Buni Yani, a communications professor at the London School in Central Jakarta, is accused of having manipulated the words of the capital’s Christian governor to make them offensive to Islam. He defended himself by saying he did it "by mistake", but the public wants an investigation.

Jakarta (AsiaNews) – A petition has gathered more than 100,000 signatures calling for legal action against the man who appears to have incited the protests on 4 November in Jakarta.

Buni Yani, a former journalist and communications professor at the London School in Central Jakarta, has confessed to manipulating the words of the capital’s governor, which led to charges of blasphemy against him.

For several weeks, Jakarta’s governor, Tjahaja “Ahok” Basuki Purnama, an ethnic Chinese and a Christian, has been under attack after he was accused of "slandering of Islam".

Last Friday (4 November), tens of thousands of Islamic radicals took to the streets to demand his prosecution. The event, which resulted in violence, was infiltrated by political agitators with the aim of discrediting President Joko Widodo.

__Dataset excerpt__
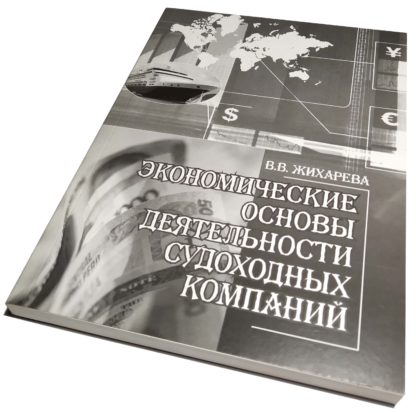 ЭКОНОМИЧЕСКИЕ ОСНОВЫ ДЕЯТЕЛЬНОСТИ СУДОХОДНЫХ КОМПАНИЙ В.В.ЖИХАРЕВА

__Exercise 1__
Rewrite the article on the Jakarta protests from "Last Friday (4" up to and including "President Joko Widodo.", putting "thousands" in place of "tens of thousands".
__Exercise 2__
According to the article on the Jakarta protests, how many signatures has the petition gathered?
__Exercise 3__
Please continue the article on the Jakarta protests from where it stops.

__Written response 1__
Last Friday (4 November), thousands of Islamic radicals took to the streets to demand his prosecution. The event, which resulted in violence, was infiltrated by political agitators with the aim of discrediting President Joko Widodo.

__Written response 2__
More than 100,000.

__Written response 3__
After calm returned to the capital, questions were asked as to what could have unleashed this wave of protests. At present, Yani is the only suspect.

Speaking on television, the professor admitted that he had misrepresented Ahok’s words and omitted word “by mistake”, changing the meaning of the sentence and modifying it to an insult against the Muslim community. He rejected however the accusation that he was behind the protest movement that ended in the demonstration in Jakarta.

In his original statement Ahok said was: "do not believe everything what people say . . . because often you are deceived by using verse 51 of Al Maidah (the fifth surah of the Qur‘an). By omitting "using”, it left the impression that he was saying that the Qur‘an deceives Muslims.

According to many observers, the case against the governor now falls apart. Yani appears to have deliberately posted a doctored video online showing Ahok uttering the offending phrase, and accused the political leader on his Facebook page of “religious defamation".

On the basis on Yani’s "confession", the petition calls for the police to shed light on the case and charge the professor with moral and intellectual dishonesty. "His action are a provocation that degenerated into fury among most Muslim communities.”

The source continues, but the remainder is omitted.